デジタル庁は12日、政府と地方自治体が共同で利用する情報システム基盤「ガバメントクラウド」について、2023年度のサービス提供事業者の公募を開始した。多数の技術要件を1社で満たす必要があった選定方式を見直し、複数企業による共同提供を可能とした。これにより、昨年度は米IT大手だけが選ばれたサービス提供事業者への国内企業の参入を後押しする。
 10月12日まで募集し、同月下旬に提供事業者を決定する。公募開始を受けて、クラウドサービス大手のさくらインターネットは「前向きに応募を検討している」と回答。IT大手のインターネットイニシアティブ(IIJ)は取材に対し、「登録を目指したい」とする一方、現行の要件は依然として厳しいとの認識も示した。
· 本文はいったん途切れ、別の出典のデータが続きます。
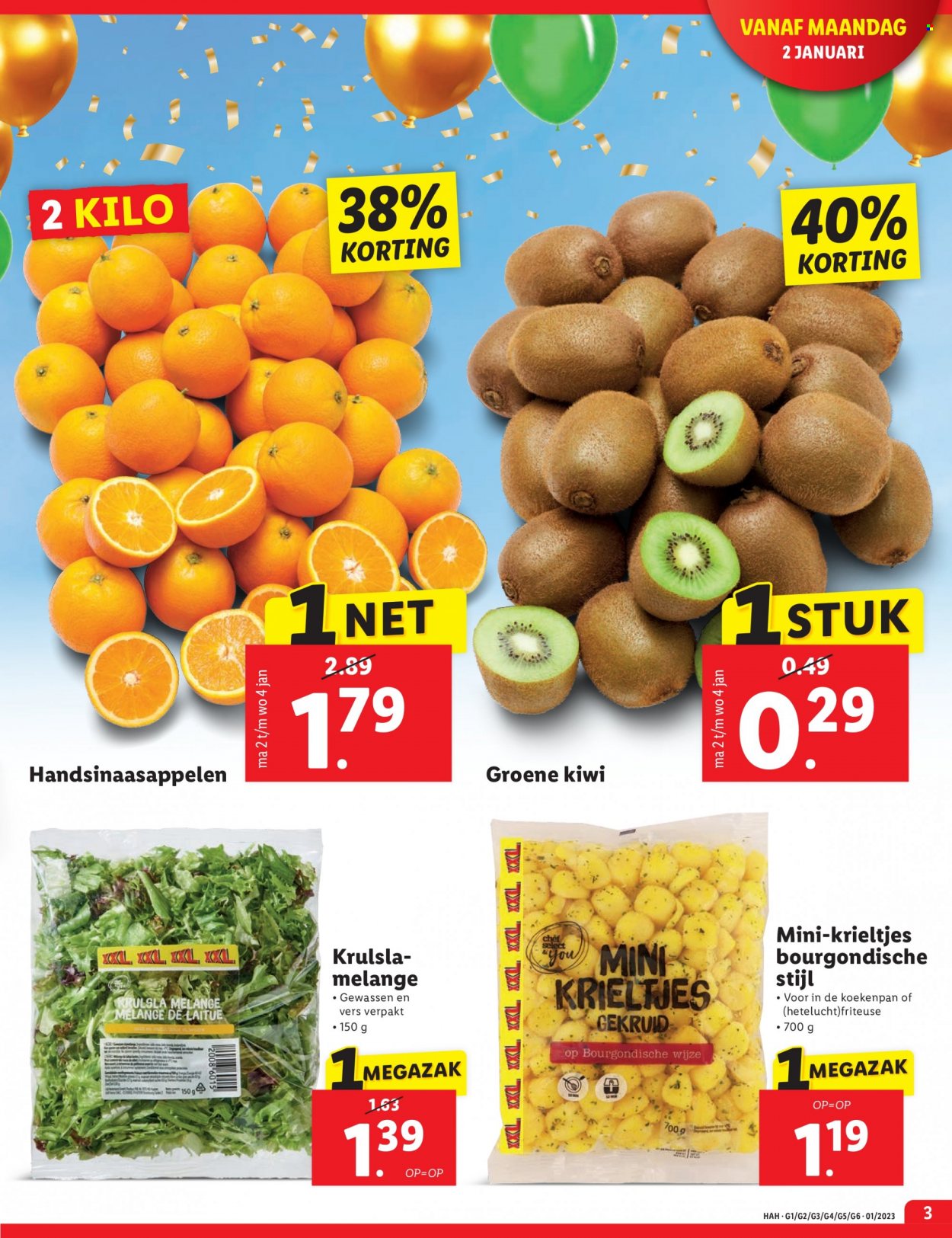 Lidl-aanbieding - 2-1-2023 - 8-1-2023. Pagina 3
 ガバメントクラウドは、自治体の情報システムなどを、個別に開発して利用するのではなく、政府が提供するインターネット上の共通基盤で運用する仕組み。従来は約300の技術要件を1社で満たす必要があり、アマゾンやグーグルなど米IT大手に規模で劣る国内勢では対応が難しく、これまでに応募はなかった。
 これに対し、与党内では経済安全保障上の観点からクラウドの国産化を求める声がある。デジタル庁が5~6月に実施した意見募集では、事業者から「複数のクラウドサービス事業者が連携提供する形態」を求める声が出た。